In an attempt to halt a severe defect of customers, Verizon Communications Inc. is sacrificing their bottom line and offering customers more data for lower prices.

The nation’s largest carrier by subscribers has posted quarterly net losses of wireless subscribers for the first time ever, during this year’s first three months. This shows how serious the damage of competitors T-Mobile US Inc. and Sprint Corp.’s revivals have had on Verizon wireless.

In February, in an attempt to regain subscribers, Verizon brought back its unlimited data plan which it had cut back in 2011.

According to Fox Business, “That offer hit financials: Verizon had a 5.1% decline in revenue in its wireless business, which fell to $20.9 billion. Total revenue has now declined four quarters in a row.
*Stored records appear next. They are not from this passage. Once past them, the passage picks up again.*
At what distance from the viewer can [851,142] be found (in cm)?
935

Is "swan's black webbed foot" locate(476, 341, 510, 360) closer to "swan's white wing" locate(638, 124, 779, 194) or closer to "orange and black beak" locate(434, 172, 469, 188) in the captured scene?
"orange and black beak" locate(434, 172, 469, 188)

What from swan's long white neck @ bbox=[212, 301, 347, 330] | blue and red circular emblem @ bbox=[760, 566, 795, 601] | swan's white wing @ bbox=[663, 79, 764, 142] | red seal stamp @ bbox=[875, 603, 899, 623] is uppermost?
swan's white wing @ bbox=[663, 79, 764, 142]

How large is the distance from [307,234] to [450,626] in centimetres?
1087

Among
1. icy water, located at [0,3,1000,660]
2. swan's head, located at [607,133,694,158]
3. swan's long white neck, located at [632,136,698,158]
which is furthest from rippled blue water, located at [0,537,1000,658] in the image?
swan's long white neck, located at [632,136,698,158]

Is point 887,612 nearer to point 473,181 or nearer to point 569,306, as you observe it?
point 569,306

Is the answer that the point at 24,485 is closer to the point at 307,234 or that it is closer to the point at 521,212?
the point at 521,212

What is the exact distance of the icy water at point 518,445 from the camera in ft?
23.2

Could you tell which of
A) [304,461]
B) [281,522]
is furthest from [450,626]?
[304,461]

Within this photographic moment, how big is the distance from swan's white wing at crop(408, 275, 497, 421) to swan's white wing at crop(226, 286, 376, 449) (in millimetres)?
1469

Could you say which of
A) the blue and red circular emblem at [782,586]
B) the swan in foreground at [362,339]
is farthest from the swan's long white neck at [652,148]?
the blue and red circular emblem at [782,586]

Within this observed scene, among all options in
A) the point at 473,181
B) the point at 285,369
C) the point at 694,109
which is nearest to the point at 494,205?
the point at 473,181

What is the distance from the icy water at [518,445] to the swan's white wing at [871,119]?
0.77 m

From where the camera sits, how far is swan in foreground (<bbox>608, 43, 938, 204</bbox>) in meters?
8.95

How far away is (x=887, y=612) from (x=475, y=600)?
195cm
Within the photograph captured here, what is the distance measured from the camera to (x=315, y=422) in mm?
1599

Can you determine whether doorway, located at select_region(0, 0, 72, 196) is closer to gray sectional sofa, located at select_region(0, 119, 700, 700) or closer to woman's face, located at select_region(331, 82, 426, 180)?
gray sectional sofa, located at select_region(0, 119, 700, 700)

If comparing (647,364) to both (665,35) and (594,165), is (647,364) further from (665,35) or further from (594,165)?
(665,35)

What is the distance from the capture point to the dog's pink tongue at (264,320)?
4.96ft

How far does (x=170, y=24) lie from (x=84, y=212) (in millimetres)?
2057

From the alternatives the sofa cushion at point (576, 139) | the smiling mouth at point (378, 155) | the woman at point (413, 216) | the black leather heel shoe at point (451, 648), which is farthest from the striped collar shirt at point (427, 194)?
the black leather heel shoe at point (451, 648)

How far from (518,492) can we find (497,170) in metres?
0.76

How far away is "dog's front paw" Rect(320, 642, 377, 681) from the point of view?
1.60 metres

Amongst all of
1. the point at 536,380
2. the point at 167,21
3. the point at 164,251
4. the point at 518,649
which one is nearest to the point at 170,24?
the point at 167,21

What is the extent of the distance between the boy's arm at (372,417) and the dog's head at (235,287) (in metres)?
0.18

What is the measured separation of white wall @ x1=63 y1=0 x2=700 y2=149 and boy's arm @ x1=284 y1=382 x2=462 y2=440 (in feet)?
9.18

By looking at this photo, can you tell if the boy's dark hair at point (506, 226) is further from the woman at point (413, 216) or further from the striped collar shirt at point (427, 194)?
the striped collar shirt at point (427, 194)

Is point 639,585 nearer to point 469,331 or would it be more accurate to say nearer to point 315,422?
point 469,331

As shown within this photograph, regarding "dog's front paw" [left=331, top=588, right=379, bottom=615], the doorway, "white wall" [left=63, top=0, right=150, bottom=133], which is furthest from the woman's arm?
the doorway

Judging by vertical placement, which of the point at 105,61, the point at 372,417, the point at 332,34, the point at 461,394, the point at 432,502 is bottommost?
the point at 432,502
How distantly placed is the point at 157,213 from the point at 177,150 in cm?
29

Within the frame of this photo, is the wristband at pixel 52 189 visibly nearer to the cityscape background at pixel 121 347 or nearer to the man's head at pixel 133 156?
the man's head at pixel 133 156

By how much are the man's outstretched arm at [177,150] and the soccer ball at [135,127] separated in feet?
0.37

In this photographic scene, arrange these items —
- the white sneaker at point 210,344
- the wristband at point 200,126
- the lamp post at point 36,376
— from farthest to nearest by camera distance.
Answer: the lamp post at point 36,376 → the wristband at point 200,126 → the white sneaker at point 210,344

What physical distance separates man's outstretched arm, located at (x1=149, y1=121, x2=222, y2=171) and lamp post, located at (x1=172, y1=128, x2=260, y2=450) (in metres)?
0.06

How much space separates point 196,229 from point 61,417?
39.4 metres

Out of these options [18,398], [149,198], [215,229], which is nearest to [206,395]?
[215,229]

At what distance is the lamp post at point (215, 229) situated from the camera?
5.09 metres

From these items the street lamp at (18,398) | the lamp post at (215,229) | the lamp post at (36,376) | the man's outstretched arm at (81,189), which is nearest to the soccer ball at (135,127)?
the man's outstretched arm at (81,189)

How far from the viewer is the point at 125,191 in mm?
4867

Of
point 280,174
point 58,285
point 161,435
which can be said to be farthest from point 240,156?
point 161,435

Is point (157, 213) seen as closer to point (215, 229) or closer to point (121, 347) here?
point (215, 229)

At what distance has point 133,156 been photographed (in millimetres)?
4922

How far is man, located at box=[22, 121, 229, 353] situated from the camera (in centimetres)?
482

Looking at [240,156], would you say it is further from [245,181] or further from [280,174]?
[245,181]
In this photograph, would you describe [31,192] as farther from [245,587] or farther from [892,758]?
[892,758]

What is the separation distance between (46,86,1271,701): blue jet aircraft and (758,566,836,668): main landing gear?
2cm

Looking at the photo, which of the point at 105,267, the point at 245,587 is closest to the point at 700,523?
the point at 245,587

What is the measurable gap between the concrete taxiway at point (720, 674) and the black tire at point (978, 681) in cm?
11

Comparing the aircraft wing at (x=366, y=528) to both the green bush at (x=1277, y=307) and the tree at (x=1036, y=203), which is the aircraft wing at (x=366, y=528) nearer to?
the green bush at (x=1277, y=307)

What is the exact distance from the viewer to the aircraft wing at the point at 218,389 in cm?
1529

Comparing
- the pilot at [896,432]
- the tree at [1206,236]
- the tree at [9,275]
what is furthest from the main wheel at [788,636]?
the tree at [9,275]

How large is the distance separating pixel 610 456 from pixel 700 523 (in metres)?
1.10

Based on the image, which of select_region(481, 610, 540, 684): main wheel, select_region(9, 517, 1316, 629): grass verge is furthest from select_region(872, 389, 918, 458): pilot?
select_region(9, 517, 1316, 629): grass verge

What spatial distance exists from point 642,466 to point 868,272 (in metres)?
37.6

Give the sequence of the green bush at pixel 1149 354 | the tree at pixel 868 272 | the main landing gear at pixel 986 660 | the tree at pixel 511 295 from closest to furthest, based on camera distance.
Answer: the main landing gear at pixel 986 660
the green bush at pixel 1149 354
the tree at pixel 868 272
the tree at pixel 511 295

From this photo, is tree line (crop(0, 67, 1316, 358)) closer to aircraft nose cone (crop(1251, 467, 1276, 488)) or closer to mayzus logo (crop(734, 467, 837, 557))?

The results will put pressure on Verizon’s management to either find a way to turn things around or make moves that will diversify the company away from the wireless business, where most Americans already have a smartphone and price wars have pinched profits, analysts said.”

In a research note to clients, analyst Craig Moffett wrote, “The telecom industry is growth challenged.” He added that results from other carriers could also be as bad.

A family’s wireless bill has become a major household expense. The vicious price war in the wireless industry has been to the consumer’s advantage. In March, there was a shocking drop in the consumer price index of 0.3%.  Compared to the previous year, prices for wireless phone services decreased 11.4% in March, and went down 7% from February.

On Thursday, April 20, during a call with analyst, Verizon Chief Financial Officer Matt Ellis said, “We’re confident in executing our strategy organically, but if there’s the right opportunity out there to accelerate the strategy inorganically in a way that adds holder value, we’re always looking at those opportunities.”

Fox Business reports, “The introduction of unlimited plans, along with a ‘safety mode’ feature launched last year, also chipped away at lucrative ‘overage’ revenue, which comes from the fees Verizon charges when customers exceed their monthly data limits. The company’s revenue and profit came in at less than Wall Street analysts were expecting. The stock, already down 8.3% so far this year, fell another 1% to $48.41 Thursday.”

On Thursday, Verizon said that the unlimited data plans “positively changed the trajectory of customer additions” in the quarter, but a net decrease of 307,000 retail postpaid connections, including 289,000 core phone subscribers, was still reported during the year’s first three months. “That compares with 640,000 retail postpaid net additions in the year-ago period, including 8,000 phone customers. Before the launch of its “Verizon Unlimited” plans in mid-February, Verizon had a retail postpaid phone net loss of 398,000; after the launch, Verizon said it added 109,000 retail postpaid phone connections. Much of the pain Verizon is going through began as a result of moves T-Mobile began making in 2013, such as ending two year contracts and canceling overage fees. John Legere, T-Mobile’s chief executive, mocked Verizon’s results on Twitter. Verizon’s rivals are slated to report their latest results in coming weeks,” according to Fox Business.

Verizon reported a net income of $3.45 billion, or 84 cents a share, for the first quarter overall. This was down around 20% from $4.31 billion, or $1.06 a share, for the same period last year.